- Passage:
It appears that NVidia’s OpenCL implementation is still[1] blocking on calls to clEnqueueNDRangeKernel or possibly on clEnqueueWriteBuffer / clEnqueueReadBuffer.
You can observe this behavior by creating a high-iteration loop that queues a buffer write, followed by a kernel call, followed by a buffer read. Make sure to use the OpenCL wait list arguments and events to make each command wait for the previous one. Outside of the loop (and after the loop), use OpenCL’s wait function to wait for the last read event to complete.
for i = 0; i < LARGE_NUMBER; i++ {
queue a write, waiting on the last read unless i = 0
queue a kernel, waiting on the above write
queue a read, waiting on the above kernel
}
wait on the last read
When I do this, I see the loop that does the queuing take a very long time, and the final wait completes instantly. This lends evidence to the claim that NVidia’s OpenCL implementation is blocking on reads, writes, or kernel launches.
For further evidence, install AMD APP[2] and attempt to run the same code on a CPU (you can install AMD APP without an AMD card). You’ll see the queue loop finish almost instantly, and the program will wait on the wait.
I suppose the other alternative is that NVidia’s queueing algorithm/implementation is slow, the GPU is actually beating it, even for fairly substantial kernels. This seems like it would be a bug in and of itself. However, I doubt this is the case, because if I increase the workload of each kernel, the time to run the queuing loop also increases.
It really ought not matter what hardware I’m running, but just in case it does, I ‘m testing on a Quadro K5000 and a Intel Xeon X5482.
Note that I’m not attempting to run multiple kernels concurrently, merely to queue them asynchronously. Being able to queue kernels asynchronously would allow for a (concurrency-enabled) device to run concurrent kernels with only a single host thread. Which would be, you know, a billion times better than having to fiddle around with synchronizing an apparently-non-conforming OpenCL implementation.
Has anyone else observed this behavior? Is it a problem with my code, or with NVidia’s OpenCL implementation? Have I provided sufficient information?
- https://devtalk.nvidia.com/default/topic/415023/launch-kernels-in-parallel-/
- http://developer.amd.com/tools-and-sdks/heterogeneous-computing/amd-accelerated-parallel-processing-app-sdk/downloads/
P.S. I sure am glad I write my forum posts in Emacs and not the browser! I forgot a subject line, and after submitting, my post was no longer in the box!
Edit: I forgot to ask a question.

- Stored rows:
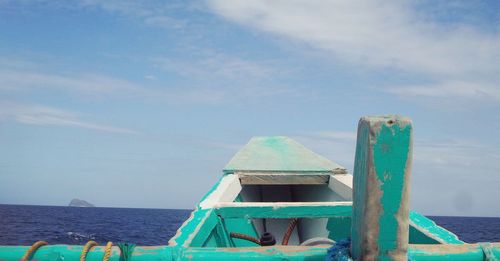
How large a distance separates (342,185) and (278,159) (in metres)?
1.51

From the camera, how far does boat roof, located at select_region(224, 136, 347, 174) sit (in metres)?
5.56

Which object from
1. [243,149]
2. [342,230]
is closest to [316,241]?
[342,230]

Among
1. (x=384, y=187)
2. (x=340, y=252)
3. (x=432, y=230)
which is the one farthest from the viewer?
(x=432, y=230)

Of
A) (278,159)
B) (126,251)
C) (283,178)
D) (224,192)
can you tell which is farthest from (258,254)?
(278,159)

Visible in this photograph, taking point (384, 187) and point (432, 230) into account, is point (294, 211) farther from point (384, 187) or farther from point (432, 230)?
point (384, 187)

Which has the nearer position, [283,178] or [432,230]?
[432,230]

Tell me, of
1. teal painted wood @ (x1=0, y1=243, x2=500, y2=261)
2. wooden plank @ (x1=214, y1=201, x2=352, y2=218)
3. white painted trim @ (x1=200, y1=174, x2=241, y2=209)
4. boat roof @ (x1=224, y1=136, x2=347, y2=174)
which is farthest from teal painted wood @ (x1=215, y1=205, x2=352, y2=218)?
boat roof @ (x1=224, y1=136, x2=347, y2=174)

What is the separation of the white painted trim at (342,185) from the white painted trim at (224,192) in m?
1.03

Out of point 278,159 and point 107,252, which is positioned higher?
point 278,159

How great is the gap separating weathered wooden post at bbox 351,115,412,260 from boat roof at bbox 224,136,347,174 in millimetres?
3909

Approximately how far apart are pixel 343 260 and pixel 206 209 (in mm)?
1968

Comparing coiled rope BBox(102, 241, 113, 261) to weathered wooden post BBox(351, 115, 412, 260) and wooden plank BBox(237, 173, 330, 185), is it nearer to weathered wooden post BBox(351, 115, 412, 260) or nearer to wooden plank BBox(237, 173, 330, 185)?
weathered wooden post BBox(351, 115, 412, 260)

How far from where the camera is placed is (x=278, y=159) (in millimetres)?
5996

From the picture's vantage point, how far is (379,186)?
1.44 meters
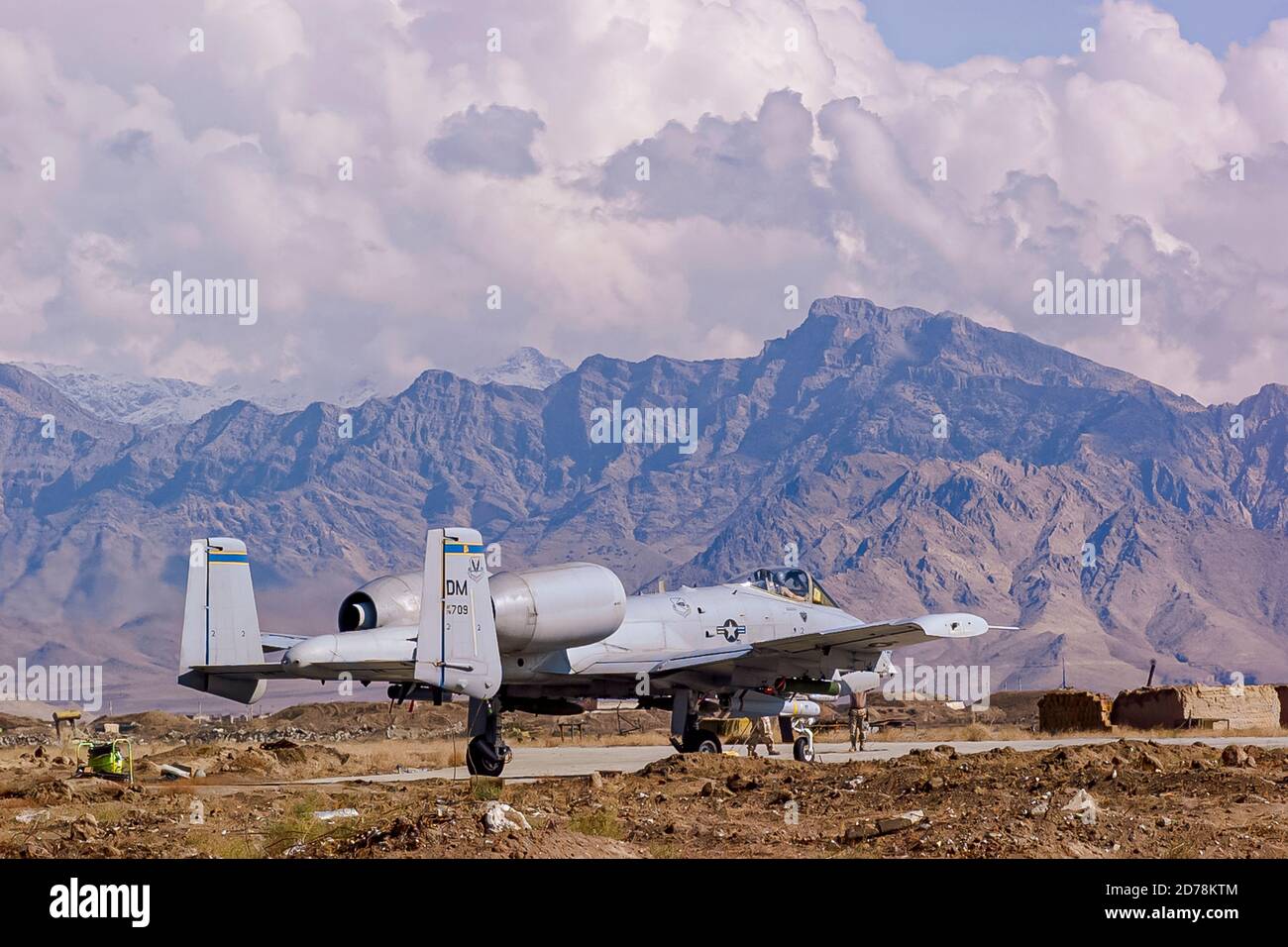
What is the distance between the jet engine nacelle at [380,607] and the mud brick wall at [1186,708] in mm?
32079

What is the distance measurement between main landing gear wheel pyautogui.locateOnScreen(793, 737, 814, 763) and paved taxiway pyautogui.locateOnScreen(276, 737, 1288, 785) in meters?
1.40

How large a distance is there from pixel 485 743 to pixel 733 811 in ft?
30.0

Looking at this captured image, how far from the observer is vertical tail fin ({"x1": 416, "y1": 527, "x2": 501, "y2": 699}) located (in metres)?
25.9

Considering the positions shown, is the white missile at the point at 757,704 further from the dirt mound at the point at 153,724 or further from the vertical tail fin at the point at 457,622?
the dirt mound at the point at 153,724

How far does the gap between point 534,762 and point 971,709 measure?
266 ft

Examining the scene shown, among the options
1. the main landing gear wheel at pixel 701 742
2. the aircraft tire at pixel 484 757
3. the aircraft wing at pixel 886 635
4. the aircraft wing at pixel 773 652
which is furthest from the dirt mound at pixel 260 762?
the aircraft wing at pixel 886 635

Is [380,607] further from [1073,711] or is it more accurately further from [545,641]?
[1073,711]

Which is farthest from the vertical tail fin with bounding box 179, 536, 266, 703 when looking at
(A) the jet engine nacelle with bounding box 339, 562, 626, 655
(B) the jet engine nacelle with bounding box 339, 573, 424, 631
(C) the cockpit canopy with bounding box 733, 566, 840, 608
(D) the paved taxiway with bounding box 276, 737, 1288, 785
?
(C) the cockpit canopy with bounding box 733, 566, 840, 608

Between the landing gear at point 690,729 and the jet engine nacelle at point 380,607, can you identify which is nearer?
the jet engine nacelle at point 380,607

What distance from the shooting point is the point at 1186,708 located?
184 ft

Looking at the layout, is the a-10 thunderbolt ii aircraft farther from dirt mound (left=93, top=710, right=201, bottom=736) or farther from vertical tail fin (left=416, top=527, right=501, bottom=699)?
dirt mound (left=93, top=710, right=201, bottom=736)

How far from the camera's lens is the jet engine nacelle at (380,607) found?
29016 millimetres

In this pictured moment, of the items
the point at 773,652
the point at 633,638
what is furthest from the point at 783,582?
the point at 633,638
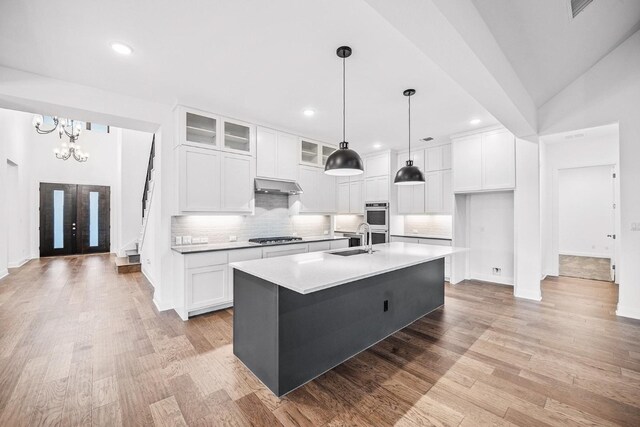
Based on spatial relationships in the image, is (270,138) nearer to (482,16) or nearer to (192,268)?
(192,268)

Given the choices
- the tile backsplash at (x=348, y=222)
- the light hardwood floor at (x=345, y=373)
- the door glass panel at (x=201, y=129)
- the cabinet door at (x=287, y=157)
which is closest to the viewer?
the light hardwood floor at (x=345, y=373)

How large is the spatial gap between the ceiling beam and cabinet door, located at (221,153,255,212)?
311 cm

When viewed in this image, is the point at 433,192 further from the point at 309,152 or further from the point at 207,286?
the point at 207,286

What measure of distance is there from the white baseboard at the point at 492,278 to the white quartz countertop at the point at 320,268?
3093 mm

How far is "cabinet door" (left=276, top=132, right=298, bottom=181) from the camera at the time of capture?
4.84 m

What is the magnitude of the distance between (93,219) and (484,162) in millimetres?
11606

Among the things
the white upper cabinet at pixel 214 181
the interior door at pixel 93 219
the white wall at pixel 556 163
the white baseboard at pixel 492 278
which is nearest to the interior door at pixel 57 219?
the interior door at pixel 93 219

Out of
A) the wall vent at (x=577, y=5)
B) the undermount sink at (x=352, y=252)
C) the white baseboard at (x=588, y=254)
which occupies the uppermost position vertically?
the wall vent at (x=577, y=5)

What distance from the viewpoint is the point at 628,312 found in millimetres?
3504

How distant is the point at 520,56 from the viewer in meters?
2.75

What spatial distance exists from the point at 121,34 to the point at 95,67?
855 mm

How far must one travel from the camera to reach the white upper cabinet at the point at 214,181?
3766mm

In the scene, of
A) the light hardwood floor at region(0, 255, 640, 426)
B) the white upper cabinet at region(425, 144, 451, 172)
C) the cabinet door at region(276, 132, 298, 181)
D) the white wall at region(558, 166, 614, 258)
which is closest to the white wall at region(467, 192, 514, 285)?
the white upper cabinet at region(425, 144, 451, 172)

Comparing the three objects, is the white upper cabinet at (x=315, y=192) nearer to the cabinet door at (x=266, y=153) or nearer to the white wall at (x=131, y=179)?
the cabinet door at (x=266, y=153)
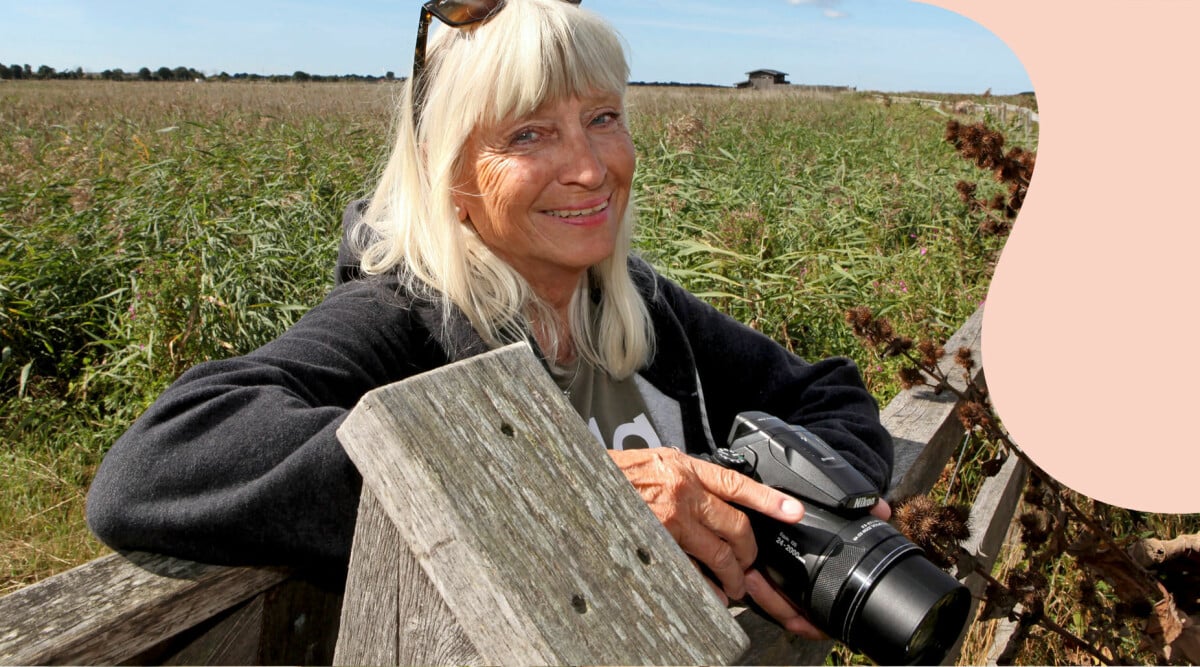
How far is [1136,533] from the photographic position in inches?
106

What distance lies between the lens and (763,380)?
6.77ft

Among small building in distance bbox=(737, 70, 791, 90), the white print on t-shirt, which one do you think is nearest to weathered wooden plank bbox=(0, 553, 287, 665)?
the white print on t-shirt

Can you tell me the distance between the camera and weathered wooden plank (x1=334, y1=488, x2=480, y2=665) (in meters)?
0.64

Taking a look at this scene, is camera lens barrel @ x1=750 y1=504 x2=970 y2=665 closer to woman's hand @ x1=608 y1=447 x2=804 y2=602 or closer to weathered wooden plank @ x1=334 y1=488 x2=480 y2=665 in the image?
woman's hand @ x1=608 y1=447 x2=804 y2=602

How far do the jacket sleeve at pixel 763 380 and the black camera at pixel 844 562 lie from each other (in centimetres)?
55

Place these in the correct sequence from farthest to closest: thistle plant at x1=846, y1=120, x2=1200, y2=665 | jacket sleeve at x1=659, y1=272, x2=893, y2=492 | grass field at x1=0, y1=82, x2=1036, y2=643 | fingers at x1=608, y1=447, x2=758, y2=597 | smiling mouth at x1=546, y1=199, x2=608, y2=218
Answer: grass field at x1=0, y1=82, x2=1036, y2=643 < jacket sleeve at x1=659, y1=272, x2=893, y2=492 < smiling mouth at x1=546, y1=199, x2=608, y2=218 < thistle plant at x1=846, y1=120, x2=1200, y2=665 < fingers at x1=608, y1=447, x2=758, y2=597

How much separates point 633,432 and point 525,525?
4.08ft

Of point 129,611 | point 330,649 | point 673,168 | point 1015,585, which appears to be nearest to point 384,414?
point 129,611

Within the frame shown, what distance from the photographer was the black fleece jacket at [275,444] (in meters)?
1.04

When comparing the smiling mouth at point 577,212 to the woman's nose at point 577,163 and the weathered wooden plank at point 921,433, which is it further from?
the weathered wooden plank at point 921,433

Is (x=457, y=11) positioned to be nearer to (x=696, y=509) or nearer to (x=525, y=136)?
(x=525, y=136)

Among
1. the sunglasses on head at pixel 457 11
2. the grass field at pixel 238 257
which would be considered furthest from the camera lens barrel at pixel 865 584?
the grass field at pixel 238 257

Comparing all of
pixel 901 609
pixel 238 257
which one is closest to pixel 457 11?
pixel 901 609

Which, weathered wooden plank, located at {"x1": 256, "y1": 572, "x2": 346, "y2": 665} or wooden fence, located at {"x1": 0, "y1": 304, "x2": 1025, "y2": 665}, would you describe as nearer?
wooden fence, located at {"x1": 0, "y1": 304, "x2": 1025, "y2": 665}
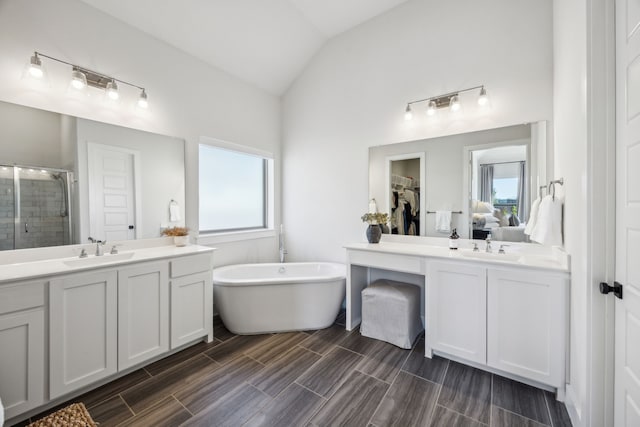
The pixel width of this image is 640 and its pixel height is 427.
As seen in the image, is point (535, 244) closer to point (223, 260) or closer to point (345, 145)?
point (345, 145)

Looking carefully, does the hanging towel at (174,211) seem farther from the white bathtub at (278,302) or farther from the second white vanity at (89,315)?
the white bathtub at (278,302)

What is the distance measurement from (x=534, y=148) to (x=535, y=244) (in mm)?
787

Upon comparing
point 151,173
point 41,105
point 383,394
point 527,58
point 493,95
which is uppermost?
point 527,58

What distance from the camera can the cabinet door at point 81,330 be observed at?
1.59 metres

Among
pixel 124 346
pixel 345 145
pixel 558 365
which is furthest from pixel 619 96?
pixel 124 346

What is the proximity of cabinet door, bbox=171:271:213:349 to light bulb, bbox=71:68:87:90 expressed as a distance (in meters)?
1.68

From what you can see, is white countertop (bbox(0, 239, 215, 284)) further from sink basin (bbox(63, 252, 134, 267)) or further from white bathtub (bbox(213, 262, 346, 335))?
white bathtub (bbox(213, 262, 346, 335))


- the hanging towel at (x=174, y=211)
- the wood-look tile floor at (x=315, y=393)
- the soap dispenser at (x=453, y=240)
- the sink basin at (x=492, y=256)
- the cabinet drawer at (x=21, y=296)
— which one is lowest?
the wood-look tile floor at (x=315, y=393)

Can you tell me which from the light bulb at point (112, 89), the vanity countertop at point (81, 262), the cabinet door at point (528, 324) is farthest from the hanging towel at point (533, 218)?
the light bulb at point (112, 89)

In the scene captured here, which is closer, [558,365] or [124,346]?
[558,365]

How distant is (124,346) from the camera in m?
1.88

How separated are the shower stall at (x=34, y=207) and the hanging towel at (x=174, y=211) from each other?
0.73 meters

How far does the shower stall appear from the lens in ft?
5.84

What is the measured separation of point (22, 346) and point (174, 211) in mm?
1389
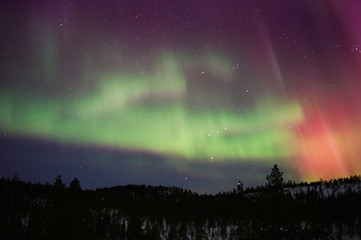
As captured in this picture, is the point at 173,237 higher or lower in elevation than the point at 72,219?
lower

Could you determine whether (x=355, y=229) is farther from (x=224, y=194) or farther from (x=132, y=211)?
(x=224, y=194)

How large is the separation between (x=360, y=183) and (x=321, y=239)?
63.1ft

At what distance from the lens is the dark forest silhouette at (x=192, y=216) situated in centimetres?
4831

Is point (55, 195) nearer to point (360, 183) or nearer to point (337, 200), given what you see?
point (337, 200)

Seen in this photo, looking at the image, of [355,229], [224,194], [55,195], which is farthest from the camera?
[224,194]

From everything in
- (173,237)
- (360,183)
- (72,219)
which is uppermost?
(360,183)

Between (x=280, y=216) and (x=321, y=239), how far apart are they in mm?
12962

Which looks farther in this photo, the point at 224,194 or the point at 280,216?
the point at 224,194

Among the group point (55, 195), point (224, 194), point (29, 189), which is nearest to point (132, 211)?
point (55, 195)

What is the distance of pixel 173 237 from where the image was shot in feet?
194

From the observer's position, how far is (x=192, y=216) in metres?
72.4

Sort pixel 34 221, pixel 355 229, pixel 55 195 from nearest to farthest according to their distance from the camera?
pixel 355 229, pixel 34 221, pixel 55 195

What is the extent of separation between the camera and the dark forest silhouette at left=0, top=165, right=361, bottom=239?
159 feet

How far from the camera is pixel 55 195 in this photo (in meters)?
68.2
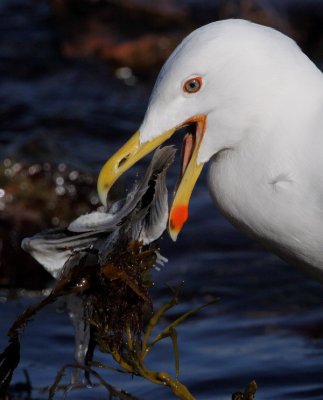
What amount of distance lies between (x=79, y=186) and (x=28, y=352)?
2297 mm

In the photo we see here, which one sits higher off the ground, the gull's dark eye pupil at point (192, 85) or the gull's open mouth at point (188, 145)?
the gull's dark eye pupil at point (192, 85)

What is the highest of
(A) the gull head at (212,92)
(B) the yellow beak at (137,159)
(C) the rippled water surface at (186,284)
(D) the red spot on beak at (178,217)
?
(A) the gull head at (212,92)

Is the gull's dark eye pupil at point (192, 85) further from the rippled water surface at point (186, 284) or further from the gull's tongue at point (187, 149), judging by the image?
the rippled water surface at point (186, 284)

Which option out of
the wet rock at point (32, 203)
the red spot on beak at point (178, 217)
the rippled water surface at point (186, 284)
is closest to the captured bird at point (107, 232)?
the red spot on beak at point (178, 217)

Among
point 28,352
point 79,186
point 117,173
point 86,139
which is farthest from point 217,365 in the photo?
point 86,139

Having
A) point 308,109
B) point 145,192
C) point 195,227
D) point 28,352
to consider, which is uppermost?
point 308,109

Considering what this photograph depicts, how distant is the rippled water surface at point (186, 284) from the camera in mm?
6387

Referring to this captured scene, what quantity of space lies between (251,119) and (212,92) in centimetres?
20

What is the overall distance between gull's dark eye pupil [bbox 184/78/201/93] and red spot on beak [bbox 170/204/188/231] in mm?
475

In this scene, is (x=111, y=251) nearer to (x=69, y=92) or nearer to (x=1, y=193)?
(x=1, y=193)

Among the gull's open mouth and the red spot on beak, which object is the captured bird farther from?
the gull's open mouth

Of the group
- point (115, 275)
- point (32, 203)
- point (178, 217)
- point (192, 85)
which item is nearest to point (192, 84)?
point (192, 85)

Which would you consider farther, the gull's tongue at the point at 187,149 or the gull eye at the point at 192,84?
the gull's tongue at the point at 187,149

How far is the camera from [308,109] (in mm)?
4961
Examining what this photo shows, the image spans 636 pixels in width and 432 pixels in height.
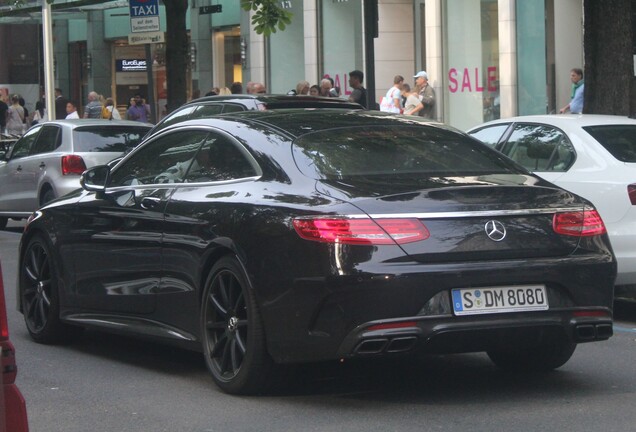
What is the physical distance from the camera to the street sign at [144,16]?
76.5 feet

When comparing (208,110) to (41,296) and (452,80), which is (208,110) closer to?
(41,296)

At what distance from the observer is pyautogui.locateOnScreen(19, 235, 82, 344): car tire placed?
9.05 meters

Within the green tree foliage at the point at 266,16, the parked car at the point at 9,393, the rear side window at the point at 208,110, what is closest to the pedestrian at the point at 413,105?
the green tree foliage at the point at 266,16

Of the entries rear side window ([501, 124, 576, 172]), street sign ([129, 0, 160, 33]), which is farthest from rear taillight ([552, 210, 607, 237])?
street sign ([129, 0, 160, 33])

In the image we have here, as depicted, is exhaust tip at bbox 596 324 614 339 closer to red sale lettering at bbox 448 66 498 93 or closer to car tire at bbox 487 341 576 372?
car tire at bbox 487 341 576 372

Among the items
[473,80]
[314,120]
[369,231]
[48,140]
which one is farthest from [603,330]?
[473,80]

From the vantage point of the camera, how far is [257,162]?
7320 millimetres

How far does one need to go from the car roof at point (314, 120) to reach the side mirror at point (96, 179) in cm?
82

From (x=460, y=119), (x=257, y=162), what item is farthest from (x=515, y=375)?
(x=460, y=119)

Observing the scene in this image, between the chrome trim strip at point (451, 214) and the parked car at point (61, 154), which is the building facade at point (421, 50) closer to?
the parked car at point (61, 154)

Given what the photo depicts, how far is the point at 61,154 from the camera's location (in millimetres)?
18344

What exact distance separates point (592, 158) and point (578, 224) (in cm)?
370

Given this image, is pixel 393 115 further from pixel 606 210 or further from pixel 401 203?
pixel 606 210

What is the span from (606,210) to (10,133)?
27.0 meters
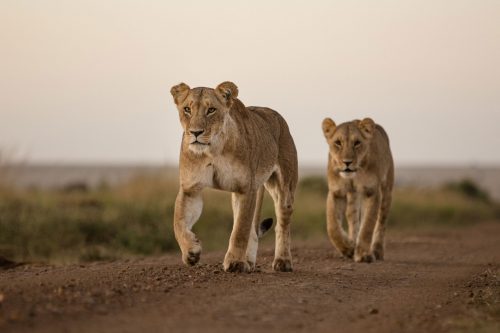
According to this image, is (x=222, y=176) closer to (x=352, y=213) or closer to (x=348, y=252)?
(x=348, y=252)

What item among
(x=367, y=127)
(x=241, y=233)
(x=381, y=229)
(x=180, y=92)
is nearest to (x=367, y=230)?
(x=381, y=229)

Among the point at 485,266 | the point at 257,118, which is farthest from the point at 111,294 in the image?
the point at 485,266

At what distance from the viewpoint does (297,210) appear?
19641 millimetres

- Your instructions: Print everything in the OpenCL post from "It really ought" down to "provided sufficient information?", keeping the wording unchanged. The items are separate material and are not part of the OpenCL post.

- Reply to the task:
It really ought not matter what hardware I’m running, but just in case it does, I ‘m testing on a Quadro K5000 and a Intel Xeon X5482.
Note that I’m not attempting to run multiple kernels concurrently, merely to queue them asynchronously. Being able to queue kernels asynchronously would allow for a (concurrency-enabled) device to run concurrent kernels with only a single host thread. Which would be, you know, a billion times better than having to fiddle around with synchronizing an apparently-non-conforming OpenCL implementation.
Has anyone else observed this behavior? Is it a problem with my code, or with NVidia’s OpenCL implementation? Have I provided sufficient information?